The cast have improved no end. Instead of the RADA types, we get the likes of the great HF Maltby as a bluff colonel, and Brummie comedienne Suzette Tarri as Mrs Spam, a rude and randy madam with an Irene Handl voice and some genuinely great scenes of her own. A one-sided phone conversation ends with Tarri indignantly exclaiming: ”What? Well, I’ve never been so insulted in all my life! You’re no gentleman and I’ll have you know I’ve never even been on a farm!’ She proves a match for Randle when she goes after him for his cash (‘I know there’s plenty more fish in the sea, but my bait’s not as fresh as it was!’), and the hunter becomes the hunted.
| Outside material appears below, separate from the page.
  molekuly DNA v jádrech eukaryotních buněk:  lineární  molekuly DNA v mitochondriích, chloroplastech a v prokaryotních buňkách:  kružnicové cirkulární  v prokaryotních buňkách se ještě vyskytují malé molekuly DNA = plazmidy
The production’s noticeably more lavish too. Whereas in …Camp, Randle had to content himself with wrecking a billiard table, here he gets a whole hospital set to destroy with a paint cart. Most fancy of all is a weird interlude set in a mansion the nefarious cousin is trying to convince Randle is haunted, with all manner of flying knives and booby traps, culminating in Randle being levitated in a coffin by a gigantic magnet. Special effects, yet!
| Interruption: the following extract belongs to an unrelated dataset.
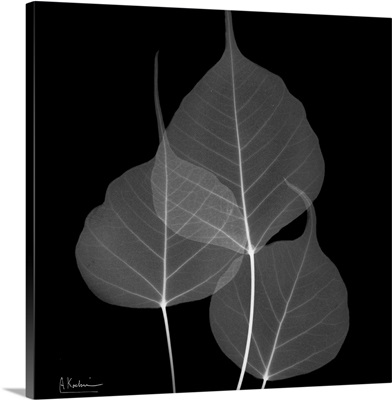 Bo Tree Leaf X-Ray Photograph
Despite all this, something falls short of the previous entries, and it’s the most important aspect of all – the use that’s made of Randle himself. While there’s less dead dramatic exposition than before, what comedy there is has little of the joy of the best of the Somewhere… routines. The set pieces are mostly bog-standard, paintbrush in face slapstick, iffy ensemble floundering instead of Randle and Young’s deft acrobatics. And the unremarkable Aubrey really is second banana, in a way Korris and Young never were. Still, everything ends with a big concert once more, this time a big band parody, courtesy Frank Randle and his Ravishing Tankbusting Refugees. It’s huge in scale – the whole bandstand collapses – but there’s little of Randle’s personal stamp on proceedings, although we do get to hear Rachmaninov’s Prelude in A# Minor played on a banjolele.